You often get more informed and reflective comment in the Sunday newspapers. So it seems here in this week’s Observer. Historian and MP for Stoke Central, Tristram Hunt, writes about falling numbers of GCSE and A Level History students. For me he makes a particularly interesting / controvertial point when he argues that the decline in steepest in what he calls “our most deprived communities“. He cites the example that “in Knowsley, near Liverpool, just 16.8% of pupils were entered for history, compared with 45.4% in Richmond upon Thames“. It is valid to put this point next to Mr Podesta’s comment about statistics on my earlier post on this topic.

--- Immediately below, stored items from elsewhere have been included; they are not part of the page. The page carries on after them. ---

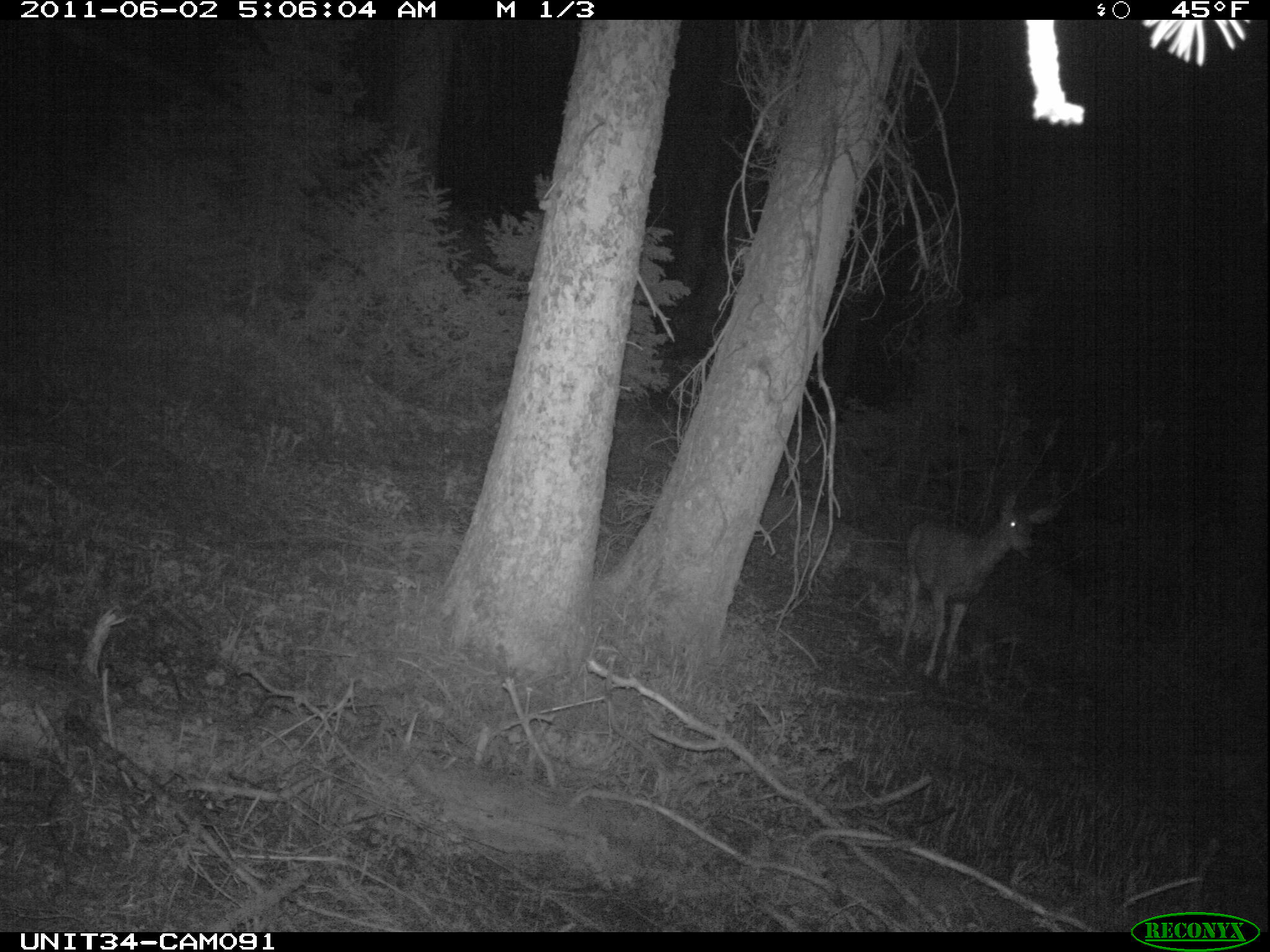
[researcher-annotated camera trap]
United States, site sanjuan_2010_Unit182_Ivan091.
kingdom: Animalia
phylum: Chordata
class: Mammalia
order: Artiodactyla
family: Cervidae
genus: Odocoileus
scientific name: Odocoileus hemionus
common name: mule deer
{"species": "Odocoileus hemionus (mule deer)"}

Whatever you think of that, the article is useful to us as A Level historians, because Hunt uses arguments from the Marxist historian, Eric Hobsbawn (shown). He cites Hobsbawn’s view that, “the destruction of the past or, rather, of the social mechanisms that link one…to that of earlier generations, is one of the most characteristic and eerie phenomena of the late 20th century. Most young men and women…lack any…relation to the…past.”
I don’t know what Hunt thinks about Hobsbawn’s ideas on duel revolution and liberal captialism -personally they are not really for me. The point is that a confident historian can cite and interact with evidence that might come from a source that they have real problems with if it is helpful, as here.
By the way – this is a Band One skill on your forthcoming Russian dicatorships paper.